Genoa Postcard: A Tale Of Modern Sailors, Echos Of The Ancient Mariner

Many seafarers are hired and fired every seven months. Some keep up this lifestyle for 40 years while sailing the world. Some of those who'd recently docked in the Italian port city of Genoa, share a taste of their travels that are connected to a long history of a seafaring life.

A sailor smokes a cigarette on the hydrofoil Procida

A sailor on the hydrofoil Procida in Italy

Daniele Frediani/Mondadori Portfolio via ZUMA Press
Paolo Griseri

GENOA — Cristina did it to escape after a tough breakup. Luigi because he dreamed of adventures and the South Seas. Marianna embarked just “before the refrigerator factory where I worked went out of business. I’m one of the few who got severance pay.”

To hear their stories, you have to go to the canteen on Via Albertazzi, in Italy's northern port city of Genoa, across from the ferry terminal. The place has excellent minestrone soup and is decorated with models of the ships that have made the port’s history.

There are 38,000 Italian professional sailors, many of whom work here in Genoa, a historic port of call that today is the country's second largest after Trieste on the east coast.

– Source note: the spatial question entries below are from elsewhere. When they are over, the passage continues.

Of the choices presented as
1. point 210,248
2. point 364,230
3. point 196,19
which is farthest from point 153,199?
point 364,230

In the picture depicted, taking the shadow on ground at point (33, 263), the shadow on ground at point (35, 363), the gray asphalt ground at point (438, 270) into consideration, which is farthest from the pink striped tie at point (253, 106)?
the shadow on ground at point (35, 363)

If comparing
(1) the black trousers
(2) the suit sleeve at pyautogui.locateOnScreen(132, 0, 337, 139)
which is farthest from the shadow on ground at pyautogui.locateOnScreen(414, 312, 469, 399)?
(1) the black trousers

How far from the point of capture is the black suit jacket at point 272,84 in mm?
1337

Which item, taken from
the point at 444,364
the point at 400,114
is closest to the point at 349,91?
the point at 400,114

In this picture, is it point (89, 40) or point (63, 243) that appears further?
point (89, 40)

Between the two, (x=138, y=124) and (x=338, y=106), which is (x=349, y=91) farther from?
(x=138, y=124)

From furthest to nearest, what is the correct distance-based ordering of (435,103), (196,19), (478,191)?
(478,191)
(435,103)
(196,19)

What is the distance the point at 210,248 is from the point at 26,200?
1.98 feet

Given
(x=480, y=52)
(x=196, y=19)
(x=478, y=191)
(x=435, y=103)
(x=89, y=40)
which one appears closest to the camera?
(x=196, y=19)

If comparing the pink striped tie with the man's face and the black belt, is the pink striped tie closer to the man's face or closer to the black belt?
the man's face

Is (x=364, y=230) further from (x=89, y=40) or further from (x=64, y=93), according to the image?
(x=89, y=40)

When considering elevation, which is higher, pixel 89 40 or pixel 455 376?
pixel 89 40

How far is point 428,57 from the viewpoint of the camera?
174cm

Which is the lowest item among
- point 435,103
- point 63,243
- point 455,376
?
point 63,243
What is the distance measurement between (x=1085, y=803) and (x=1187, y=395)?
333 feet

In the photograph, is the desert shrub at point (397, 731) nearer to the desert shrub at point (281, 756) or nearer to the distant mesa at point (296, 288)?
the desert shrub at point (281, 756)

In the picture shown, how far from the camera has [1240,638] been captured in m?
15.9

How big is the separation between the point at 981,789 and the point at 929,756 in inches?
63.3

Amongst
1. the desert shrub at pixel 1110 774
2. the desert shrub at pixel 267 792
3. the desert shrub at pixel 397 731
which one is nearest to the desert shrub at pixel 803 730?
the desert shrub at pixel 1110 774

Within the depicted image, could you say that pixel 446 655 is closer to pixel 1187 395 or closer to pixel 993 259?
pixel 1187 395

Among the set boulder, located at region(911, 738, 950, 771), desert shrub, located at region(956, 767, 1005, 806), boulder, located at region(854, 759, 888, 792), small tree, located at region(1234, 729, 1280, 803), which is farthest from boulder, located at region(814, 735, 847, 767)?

Luciano Rotella of the trade union Italian Federation of Transport Workers says the official number of maritime workers is far lower than the reality, which contains a tangle of different laws, regulations, contracts and ethnicities — not to mention ancient remnants of harsh battles between shipowners and crews.

The result is that today it is not so easy to know how many people sail, nor their nationalities.

What is certain is that every six to seven months, the Italian mariner disembarks the ship and is dismissed: they take severance pay and after waits for the next call. Andrea has been sailing for more than 20 years: “When I started out, to those who told us we were earning good money, I replied that I had a precarious life: every landing was a dismissal.”